I gave an explicit example where a single inference is lower latency with pipelining here versus without.

Hm. I think I understand where you seem to be misunderstanding. Let me try to explain a little more.

> latency (which to my knowledge is defined on a per-request basis)

The key here is that one “request” is composed of multiple requests.

From the end user point of view, a single “request” means “a single full end-to-end inference”. And the latency they care about is issuing the input data to getting the inference result out.

But from the internal point of view, that single full end-to-end inference has multiple requests (essentially, “load weights for layer 0; run calculation on inputs and layer 0 weights to get layer 1 input; load weights for layer 1; run calculation on layer 0 output and layer 1 weights to get layer 2 input; etc, etc”).

And you can reduce the latency of that one external request (the inference) by piplining multiple internal subrequests. You are absolutely correct in that the latency of each of the subrequests is not reduced—but the latency of the external request absolutely is reduced compared to if you didn’t pipeline! (At least assuming the internal subrequests can be pipelined—which they can be in this case as I’ve repeatedly noted.)

TLW 5 Nov 2021 4:27 UTC
2 points
in reply to: Gerald Monroe’s comment on: Postmodern Warfare
> In summary, it’s fine to have some of the “commanders” miss entire frames as “commanders” are stateless.

Having a single commander miss an update? Sure. That’s not really the problem. The problem is cases like “half of the commanders got update A and half didn’t, which then results in a two-way split of the commanders, which then results in agents splitting into two halves semi-randomly based on which way the majority fell of the subset of commanders that they can see”. You really should look up testing of distributed databases, because these sort of split-brain scenarios are analogous there.

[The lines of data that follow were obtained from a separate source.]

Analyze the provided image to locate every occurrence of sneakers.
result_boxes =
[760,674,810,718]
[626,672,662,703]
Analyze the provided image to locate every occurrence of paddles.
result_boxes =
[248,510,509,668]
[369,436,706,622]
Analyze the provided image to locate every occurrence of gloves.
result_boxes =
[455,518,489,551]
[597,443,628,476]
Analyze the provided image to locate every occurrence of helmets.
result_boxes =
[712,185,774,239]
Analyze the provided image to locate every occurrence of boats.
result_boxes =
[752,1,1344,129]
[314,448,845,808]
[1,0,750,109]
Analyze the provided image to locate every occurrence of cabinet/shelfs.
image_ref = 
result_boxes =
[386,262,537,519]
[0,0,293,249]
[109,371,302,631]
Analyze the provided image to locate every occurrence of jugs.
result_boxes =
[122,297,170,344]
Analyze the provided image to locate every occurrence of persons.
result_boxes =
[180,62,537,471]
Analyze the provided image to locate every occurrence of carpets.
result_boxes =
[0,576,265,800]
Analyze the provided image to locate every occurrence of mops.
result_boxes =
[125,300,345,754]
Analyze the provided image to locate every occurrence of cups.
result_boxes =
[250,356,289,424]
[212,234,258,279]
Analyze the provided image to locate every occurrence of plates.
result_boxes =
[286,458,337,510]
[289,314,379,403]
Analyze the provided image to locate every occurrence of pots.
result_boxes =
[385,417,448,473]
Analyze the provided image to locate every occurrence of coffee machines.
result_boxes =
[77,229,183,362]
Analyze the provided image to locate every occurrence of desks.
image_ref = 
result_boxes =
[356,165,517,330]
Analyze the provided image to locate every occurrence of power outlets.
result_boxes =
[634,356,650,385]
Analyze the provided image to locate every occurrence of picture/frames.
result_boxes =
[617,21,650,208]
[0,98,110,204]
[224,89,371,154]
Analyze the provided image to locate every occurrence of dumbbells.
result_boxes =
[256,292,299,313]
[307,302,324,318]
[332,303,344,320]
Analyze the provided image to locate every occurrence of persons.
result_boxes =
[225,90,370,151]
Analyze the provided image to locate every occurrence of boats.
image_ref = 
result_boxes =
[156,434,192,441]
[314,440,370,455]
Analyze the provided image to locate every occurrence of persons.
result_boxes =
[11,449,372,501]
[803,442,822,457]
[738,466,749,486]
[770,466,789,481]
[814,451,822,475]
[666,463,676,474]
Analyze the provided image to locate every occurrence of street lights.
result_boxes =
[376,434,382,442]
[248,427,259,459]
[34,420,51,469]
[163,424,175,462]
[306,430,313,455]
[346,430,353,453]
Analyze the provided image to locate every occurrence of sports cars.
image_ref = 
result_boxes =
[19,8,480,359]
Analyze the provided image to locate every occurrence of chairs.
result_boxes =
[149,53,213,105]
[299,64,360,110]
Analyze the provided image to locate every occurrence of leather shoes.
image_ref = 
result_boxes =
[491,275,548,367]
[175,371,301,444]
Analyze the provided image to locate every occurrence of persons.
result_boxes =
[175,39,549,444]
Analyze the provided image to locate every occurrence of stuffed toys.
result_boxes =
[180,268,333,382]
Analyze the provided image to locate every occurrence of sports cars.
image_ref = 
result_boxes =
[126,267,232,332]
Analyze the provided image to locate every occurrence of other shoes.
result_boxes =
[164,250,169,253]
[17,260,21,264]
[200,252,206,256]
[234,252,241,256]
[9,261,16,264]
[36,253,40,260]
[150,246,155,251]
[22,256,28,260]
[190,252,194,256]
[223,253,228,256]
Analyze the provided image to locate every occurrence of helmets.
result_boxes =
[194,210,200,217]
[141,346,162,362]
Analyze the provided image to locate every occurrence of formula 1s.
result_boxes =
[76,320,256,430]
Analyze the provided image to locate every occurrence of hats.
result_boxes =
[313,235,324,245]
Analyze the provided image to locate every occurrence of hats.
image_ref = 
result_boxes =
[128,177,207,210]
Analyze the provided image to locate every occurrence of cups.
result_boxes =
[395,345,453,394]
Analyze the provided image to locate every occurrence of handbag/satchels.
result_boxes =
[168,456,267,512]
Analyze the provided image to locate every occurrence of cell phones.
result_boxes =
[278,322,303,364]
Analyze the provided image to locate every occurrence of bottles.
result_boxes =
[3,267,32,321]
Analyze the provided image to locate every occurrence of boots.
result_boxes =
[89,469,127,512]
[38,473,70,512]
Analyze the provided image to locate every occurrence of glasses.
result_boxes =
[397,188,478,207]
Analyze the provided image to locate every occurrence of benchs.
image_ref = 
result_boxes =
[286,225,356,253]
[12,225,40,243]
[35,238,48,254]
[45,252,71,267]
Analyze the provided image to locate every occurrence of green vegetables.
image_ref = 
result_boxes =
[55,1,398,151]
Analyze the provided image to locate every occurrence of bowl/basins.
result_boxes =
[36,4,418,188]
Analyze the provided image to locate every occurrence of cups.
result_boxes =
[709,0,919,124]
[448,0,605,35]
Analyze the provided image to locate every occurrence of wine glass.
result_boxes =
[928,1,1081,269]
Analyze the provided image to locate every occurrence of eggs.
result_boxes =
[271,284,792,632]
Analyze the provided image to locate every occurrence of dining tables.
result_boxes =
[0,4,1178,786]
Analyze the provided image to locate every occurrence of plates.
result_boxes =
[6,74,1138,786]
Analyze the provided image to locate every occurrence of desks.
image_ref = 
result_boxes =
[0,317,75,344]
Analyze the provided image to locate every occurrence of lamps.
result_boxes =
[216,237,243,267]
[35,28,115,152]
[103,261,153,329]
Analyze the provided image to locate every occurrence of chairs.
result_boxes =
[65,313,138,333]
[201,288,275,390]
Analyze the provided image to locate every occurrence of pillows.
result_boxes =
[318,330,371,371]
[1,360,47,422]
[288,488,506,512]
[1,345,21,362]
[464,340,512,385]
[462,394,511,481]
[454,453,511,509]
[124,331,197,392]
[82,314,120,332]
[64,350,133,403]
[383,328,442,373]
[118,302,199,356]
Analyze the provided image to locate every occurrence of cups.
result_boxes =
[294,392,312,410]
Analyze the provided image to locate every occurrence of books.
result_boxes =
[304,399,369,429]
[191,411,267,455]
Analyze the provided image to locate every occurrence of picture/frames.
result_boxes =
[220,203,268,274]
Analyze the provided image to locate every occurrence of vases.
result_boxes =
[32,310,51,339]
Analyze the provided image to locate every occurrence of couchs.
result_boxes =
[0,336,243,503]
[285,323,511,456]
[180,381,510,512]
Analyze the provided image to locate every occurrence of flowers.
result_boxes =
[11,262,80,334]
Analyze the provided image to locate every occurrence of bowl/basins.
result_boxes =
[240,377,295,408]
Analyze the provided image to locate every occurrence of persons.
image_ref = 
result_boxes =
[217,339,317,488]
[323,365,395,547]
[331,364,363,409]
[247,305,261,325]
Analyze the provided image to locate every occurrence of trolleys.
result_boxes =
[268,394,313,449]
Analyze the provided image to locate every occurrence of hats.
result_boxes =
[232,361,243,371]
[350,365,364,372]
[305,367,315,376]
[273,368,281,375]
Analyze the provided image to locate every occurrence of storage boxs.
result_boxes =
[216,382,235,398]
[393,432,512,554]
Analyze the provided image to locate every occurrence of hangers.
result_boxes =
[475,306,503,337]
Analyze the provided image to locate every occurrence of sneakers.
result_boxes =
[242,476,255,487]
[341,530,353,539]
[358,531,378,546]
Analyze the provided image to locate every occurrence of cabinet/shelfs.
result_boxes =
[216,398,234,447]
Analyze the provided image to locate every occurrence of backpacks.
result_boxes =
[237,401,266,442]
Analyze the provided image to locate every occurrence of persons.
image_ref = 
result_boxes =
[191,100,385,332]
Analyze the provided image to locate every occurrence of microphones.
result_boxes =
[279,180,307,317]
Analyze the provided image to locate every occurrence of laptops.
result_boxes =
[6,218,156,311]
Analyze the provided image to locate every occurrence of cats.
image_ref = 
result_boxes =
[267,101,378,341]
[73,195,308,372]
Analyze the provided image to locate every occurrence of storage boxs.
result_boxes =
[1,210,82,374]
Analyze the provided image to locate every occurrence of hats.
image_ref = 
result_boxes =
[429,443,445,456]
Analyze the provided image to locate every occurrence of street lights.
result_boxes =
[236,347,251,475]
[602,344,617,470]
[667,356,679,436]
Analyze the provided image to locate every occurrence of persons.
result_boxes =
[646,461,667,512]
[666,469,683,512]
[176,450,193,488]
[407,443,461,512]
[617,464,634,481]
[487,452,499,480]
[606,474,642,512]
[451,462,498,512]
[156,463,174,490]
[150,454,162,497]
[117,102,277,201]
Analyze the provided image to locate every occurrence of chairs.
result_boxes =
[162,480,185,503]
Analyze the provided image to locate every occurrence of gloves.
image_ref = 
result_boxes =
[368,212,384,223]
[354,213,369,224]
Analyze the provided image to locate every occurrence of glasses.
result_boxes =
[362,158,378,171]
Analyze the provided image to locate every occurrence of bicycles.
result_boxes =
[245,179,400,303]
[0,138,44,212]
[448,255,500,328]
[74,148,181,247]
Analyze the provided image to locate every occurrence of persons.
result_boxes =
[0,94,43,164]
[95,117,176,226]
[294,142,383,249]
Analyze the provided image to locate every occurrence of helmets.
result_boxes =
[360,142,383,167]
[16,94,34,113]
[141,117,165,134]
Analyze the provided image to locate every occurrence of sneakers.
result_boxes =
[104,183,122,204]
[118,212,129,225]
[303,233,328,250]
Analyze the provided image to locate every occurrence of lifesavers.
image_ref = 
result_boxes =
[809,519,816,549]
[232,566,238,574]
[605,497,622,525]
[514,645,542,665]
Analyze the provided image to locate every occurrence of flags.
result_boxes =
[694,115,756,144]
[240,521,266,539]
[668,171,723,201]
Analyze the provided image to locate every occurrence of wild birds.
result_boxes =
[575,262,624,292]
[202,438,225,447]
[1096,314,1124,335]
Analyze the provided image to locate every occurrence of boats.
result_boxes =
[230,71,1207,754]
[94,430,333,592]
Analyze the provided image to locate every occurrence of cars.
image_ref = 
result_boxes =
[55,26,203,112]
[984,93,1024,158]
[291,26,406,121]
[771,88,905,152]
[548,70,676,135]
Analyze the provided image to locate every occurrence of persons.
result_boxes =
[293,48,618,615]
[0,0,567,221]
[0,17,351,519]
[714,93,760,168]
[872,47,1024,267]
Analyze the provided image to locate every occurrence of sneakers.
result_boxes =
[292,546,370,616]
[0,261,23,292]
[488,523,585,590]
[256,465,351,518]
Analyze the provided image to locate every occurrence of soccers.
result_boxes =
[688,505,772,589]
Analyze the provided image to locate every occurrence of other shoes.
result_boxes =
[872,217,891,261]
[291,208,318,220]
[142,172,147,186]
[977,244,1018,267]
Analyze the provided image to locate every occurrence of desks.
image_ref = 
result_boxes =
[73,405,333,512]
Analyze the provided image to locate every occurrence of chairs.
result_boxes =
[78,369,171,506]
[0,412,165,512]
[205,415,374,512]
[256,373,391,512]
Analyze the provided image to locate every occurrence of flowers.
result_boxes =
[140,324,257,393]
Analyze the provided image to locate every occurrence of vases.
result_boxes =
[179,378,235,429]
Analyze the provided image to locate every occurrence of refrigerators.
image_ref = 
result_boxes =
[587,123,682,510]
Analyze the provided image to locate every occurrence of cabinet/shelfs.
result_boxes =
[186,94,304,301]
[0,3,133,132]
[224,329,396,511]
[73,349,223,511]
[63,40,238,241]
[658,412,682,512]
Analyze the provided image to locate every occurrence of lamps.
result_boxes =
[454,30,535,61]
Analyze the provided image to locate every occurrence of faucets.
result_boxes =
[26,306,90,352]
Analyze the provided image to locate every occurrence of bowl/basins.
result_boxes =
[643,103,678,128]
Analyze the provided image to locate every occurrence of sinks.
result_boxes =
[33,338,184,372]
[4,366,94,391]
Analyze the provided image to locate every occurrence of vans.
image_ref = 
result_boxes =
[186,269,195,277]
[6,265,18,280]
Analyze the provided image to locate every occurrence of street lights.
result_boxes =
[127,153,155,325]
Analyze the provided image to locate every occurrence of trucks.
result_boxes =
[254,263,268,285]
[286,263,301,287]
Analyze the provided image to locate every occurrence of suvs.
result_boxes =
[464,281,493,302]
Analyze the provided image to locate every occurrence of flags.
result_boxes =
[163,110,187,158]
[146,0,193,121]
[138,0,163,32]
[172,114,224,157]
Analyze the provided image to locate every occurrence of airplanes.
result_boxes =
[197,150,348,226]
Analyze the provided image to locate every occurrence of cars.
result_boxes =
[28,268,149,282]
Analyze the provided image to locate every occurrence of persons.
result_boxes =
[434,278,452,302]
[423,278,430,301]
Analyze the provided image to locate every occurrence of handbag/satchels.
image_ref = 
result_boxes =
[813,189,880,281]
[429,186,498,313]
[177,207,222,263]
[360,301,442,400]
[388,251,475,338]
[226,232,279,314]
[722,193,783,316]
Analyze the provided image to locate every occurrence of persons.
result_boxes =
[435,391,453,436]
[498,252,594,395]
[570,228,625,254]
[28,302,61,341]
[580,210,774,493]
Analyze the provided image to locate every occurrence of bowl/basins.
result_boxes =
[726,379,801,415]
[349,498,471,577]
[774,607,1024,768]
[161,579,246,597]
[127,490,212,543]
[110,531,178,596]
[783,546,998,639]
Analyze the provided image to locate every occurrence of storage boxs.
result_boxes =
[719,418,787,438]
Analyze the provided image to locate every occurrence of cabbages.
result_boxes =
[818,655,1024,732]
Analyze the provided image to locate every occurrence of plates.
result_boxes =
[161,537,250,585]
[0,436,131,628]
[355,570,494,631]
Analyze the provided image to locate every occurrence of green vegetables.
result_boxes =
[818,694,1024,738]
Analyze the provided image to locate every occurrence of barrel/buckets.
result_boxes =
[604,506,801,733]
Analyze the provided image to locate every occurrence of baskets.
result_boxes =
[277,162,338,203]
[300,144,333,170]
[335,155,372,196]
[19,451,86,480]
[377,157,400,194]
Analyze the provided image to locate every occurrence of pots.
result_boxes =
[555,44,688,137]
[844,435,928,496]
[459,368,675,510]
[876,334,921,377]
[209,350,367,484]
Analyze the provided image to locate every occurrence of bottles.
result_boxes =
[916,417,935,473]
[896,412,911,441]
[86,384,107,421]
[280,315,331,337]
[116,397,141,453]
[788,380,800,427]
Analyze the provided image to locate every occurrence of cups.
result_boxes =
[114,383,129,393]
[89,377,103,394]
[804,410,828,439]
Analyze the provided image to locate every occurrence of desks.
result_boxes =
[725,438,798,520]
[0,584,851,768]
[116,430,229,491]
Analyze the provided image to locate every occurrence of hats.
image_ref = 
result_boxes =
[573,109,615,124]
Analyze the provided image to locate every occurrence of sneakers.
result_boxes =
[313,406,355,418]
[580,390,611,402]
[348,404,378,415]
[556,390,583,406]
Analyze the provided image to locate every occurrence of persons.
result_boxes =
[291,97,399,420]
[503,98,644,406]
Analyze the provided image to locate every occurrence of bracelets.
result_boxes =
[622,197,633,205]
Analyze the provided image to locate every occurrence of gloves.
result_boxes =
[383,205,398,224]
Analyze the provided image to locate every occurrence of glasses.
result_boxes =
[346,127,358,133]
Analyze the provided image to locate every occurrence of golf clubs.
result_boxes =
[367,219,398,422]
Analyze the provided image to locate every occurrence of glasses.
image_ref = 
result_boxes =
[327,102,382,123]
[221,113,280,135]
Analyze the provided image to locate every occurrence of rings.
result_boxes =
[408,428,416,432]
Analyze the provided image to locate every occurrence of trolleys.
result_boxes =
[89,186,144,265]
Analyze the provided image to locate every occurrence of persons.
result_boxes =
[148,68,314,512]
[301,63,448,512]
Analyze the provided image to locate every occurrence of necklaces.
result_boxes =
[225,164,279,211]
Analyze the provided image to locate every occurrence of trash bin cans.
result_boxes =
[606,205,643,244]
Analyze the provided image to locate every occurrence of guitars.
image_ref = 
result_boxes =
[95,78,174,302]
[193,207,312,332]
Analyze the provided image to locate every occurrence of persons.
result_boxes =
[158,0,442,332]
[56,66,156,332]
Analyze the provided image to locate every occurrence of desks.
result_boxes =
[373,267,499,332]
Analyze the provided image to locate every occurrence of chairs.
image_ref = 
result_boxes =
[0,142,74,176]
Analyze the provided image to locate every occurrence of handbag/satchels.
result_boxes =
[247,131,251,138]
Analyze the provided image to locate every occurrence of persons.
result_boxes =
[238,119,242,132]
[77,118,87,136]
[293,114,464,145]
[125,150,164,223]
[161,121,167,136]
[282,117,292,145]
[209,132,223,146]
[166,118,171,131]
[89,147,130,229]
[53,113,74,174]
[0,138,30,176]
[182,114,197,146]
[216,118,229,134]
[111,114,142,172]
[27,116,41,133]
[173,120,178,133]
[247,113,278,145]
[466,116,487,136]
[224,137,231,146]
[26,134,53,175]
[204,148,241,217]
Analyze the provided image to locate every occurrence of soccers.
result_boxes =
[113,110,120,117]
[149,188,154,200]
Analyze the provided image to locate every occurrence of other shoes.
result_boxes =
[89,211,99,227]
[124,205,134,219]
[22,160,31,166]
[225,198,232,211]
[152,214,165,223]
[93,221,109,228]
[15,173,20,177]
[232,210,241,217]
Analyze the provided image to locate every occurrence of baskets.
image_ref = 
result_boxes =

You’re also currently falling afoul of the CAP theorem I believe ( https://en.wikipedia.org/wiki/CAP_theorem ). Note that “commanders receiving the same set of observations_this_frame” is equivalent to a distributed database with all observers adding observations and all commanders seeing a consistent view of this database...

> Resynchronizing when entire subnets get cut off for multiple frames and then reconnected is tricky, but straightforward

Again, you really should look up testing of distributed databases. One particularly interesting scenario is asymmetric failures. That is, A can send to B but not vice versa.

> This is how SpaceX does it right now.

Yep. Consensus among multiple redundant computations is also how the space shuttle operated (although the details are somewhat different for the space shuttle of course). It’s not perfect, but it’s a fairly decent approach so long as failures are rare enough that multiple simultaneous failures are rare, and you are not in an adversarial environment.

> “commanders” are stateless.

Commanders cannot be stateless unless either a) they do not retain memories of previously-observed world state or b) they are included in the world data every frame.

The former results in demonstrably suboptimal behavior (there’s a reason why humans have object permanence :-) ), and the latter requires that all agents be able to receive a full commander state in a single frame. (This in turn would result in your commander memory capacity being restricted by communication bandwidth.)

> Please define TPM.

My apologies. Trusted Platform Module. It’s a secure cryptoprocessor standard (and also a term for implementations of said standard, such as the ones on most x86 chips). It’s one of the more common attempts at secure computing, and has been attacked a fair few times as a result. (With more than a few successful attacks of various sorts.)

> Message payloads are fixed length and encrypted with a shared key.

Note that as soon as an attacker learns said shared key you’re now broadcasting all of your sensory information for all agents (as you have to in order to allow commanders to work as described) to the enemy. This is generally considered a Bad Idea (although you seem to disagree with this point, see below).

If you assume that information is not valuable, and that all agents broadcasting their position at all times is never harmful, I can see how this scheme of just broadcasting everything all the time can be useful. I disagree with the premise, however.

> I don’t really see an issue with the enemy gaining some information because ultimately they need to have more vehicles armed with guns or they are going to lose, information does not provide much advantage.

This is incorrect from a game-theoretical point of view. A single example is matching pennies ( https://en.wikipedia.org/wiki/Matching_pennies ). Normally the second person can at most break even on average. However, they can always win if they knew what the first person’s penny is...

(As to how this maps to warfare? You might try playing a few games of Stratego ( https://en.wikipedia.org/wiki/Stratego ). Much of the game is the same sort of “reinforcements are moving to A and B but I don’t know which is the actual reinforcement and which is a feint quite yet” decisions.)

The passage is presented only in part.